[Items in a dataset]
## BEGIN

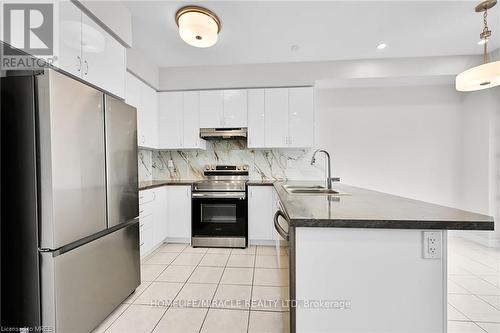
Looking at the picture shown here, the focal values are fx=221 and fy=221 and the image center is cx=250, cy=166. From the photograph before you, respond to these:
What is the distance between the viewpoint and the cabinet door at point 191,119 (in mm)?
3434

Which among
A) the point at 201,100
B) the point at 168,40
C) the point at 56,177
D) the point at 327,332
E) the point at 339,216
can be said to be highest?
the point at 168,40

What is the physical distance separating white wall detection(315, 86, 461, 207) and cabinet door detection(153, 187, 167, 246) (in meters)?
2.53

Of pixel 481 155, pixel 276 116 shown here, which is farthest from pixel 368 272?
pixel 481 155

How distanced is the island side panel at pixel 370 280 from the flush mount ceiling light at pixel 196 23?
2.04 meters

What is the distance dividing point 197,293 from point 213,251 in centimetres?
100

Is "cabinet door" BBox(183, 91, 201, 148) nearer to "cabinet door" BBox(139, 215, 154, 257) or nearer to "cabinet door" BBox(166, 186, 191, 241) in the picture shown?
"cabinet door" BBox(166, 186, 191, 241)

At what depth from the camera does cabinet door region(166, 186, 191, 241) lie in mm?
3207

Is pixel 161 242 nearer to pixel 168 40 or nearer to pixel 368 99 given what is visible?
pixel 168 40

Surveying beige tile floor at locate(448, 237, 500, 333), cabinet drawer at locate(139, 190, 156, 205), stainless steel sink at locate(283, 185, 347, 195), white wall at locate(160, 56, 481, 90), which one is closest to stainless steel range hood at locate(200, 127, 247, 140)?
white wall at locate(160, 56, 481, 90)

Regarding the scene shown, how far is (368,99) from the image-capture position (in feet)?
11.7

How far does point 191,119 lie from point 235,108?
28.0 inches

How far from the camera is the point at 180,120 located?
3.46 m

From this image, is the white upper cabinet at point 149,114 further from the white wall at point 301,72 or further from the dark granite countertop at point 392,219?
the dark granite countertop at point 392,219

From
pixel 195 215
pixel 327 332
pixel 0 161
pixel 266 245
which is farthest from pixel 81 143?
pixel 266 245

## END
## BEGIN

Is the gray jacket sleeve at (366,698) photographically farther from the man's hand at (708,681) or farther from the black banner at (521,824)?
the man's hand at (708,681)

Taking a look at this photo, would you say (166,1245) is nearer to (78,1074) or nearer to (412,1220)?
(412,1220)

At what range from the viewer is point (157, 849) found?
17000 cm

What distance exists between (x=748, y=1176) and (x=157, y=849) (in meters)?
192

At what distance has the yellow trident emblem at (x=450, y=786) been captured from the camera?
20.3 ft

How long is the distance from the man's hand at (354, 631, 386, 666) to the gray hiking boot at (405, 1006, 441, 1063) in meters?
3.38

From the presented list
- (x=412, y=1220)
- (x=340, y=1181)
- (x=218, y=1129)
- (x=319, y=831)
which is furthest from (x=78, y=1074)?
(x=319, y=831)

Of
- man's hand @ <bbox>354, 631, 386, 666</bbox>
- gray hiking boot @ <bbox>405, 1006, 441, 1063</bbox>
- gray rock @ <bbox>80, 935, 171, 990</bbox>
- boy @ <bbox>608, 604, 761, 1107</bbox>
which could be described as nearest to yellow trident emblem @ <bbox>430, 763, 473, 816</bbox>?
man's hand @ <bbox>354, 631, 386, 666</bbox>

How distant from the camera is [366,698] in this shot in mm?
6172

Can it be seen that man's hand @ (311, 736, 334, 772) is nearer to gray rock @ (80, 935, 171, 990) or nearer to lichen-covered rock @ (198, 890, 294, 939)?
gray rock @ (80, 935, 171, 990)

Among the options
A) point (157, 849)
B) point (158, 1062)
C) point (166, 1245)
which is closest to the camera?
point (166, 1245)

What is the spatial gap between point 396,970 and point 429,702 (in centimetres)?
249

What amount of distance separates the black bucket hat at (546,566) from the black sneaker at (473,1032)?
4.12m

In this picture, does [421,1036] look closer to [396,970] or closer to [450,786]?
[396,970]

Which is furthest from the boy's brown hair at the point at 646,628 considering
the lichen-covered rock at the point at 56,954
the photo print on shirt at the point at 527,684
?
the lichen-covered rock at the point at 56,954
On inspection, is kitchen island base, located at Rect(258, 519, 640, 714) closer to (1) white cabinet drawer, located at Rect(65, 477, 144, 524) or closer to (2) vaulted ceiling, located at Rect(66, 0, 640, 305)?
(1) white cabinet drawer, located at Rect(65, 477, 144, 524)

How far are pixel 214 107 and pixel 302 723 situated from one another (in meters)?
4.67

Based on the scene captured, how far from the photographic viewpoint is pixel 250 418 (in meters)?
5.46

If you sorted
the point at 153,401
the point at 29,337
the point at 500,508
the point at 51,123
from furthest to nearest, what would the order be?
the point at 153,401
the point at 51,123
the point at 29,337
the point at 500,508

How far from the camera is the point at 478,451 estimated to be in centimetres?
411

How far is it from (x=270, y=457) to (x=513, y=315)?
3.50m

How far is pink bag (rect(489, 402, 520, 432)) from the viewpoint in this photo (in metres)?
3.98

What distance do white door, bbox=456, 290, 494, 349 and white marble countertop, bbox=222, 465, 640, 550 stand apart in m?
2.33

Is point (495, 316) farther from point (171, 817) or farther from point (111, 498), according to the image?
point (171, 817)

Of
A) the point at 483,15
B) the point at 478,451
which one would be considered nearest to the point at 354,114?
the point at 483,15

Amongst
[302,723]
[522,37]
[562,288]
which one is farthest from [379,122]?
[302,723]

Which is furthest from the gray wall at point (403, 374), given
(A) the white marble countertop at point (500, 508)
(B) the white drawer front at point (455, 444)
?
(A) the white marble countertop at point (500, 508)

## END

**Brief**
Pick out every line of the items above that contains the word "hiking" and copy each one. Case counts, so a match must have the same capitalization.

**Task result**
How long is the distance from the man's hand at (354, 631, 386, 666) to the gray hiking boot at (405, 1006, 441, 1063) in meters?
- gray hiking boot @ <bbox>405, 1006, 441, 1063</bbox>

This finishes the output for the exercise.